My favourite forgotten book: The House of the Wolfings by William Morris – Reviewed by Michael Bloor

These days, poor old Morris (1834-96) must be swirling like a dervish in that quiet Oxfordshire churchyard. These days, the sad truth is that the great pioneer socialist writer, printer and publisher is largely remembered as a designer of curtains and wallpapers.

Morris was born into a wealthy Victorian family, educated at Marlborough College and Oxford University, and intended for the priesthood. Like any educated Victorian gentleman, he was saturated in the Greek and Roman classics. Indeed, many of his early (and very popular) poems were re-tellings of classical stories. A visit as a young man to the great gothic cathedrals of France led to him turn away from a career in the church and to start (but not complete) an apprenticeship as an architect. He became an expert on medieval art and literature; he learned weaving and dyeing, manuscript illumination and bookbinding. He designed typefaces as well as fabrics. And he hated the squalor and misery he saw around him in mid-Victorian Britain. So, he eventually threw himself into the new-minted socialist movement.

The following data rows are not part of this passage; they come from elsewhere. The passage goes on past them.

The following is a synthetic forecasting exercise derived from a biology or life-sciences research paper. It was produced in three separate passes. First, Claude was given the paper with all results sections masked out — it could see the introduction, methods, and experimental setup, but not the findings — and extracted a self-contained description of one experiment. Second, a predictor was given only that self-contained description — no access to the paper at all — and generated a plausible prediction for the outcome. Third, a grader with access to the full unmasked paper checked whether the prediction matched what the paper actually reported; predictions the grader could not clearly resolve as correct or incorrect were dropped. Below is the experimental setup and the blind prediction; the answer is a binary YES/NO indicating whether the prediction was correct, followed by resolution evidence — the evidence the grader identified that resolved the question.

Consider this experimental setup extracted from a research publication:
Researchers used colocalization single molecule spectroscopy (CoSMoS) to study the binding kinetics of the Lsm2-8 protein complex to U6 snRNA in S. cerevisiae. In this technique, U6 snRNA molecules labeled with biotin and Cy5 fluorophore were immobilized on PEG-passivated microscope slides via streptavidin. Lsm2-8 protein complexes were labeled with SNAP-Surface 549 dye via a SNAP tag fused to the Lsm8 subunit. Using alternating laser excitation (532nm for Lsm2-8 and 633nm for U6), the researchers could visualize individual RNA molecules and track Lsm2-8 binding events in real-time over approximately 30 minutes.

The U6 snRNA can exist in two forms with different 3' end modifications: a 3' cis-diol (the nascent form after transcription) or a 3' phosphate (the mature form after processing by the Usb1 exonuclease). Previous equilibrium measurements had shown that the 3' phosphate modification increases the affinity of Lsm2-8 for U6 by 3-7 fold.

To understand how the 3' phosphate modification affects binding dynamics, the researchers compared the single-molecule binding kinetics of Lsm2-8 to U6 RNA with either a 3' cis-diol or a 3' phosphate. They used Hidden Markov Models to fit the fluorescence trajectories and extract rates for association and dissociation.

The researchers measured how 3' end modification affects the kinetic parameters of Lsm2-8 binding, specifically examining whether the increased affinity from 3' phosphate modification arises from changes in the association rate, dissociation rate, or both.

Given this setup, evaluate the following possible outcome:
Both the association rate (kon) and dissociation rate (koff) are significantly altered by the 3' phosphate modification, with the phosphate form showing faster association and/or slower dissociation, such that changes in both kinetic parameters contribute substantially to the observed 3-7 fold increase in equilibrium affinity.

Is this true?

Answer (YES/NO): NO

In his day, he was mainly famous as a poet – he refused the post of Poet Laureate, in succession to Tennyson. And in his day also, he was notorious for being one of the leaders of the Trafalgar Square ‘Bloody Sunday’ demonstration of the unemployed in 1887 (broken up by police and soldiers with fixed bayonets and live ammunition), and for his speech at the graveside of the demonstrator who died, trampled by a police horse. He was a scholar of the medieval chronicles and the first translator of many of the Icelandic sagas. More than just a translator, he was a voluble enthusiast: he argued that the Volsunga Saga should be as famous to us as the tales of Troy.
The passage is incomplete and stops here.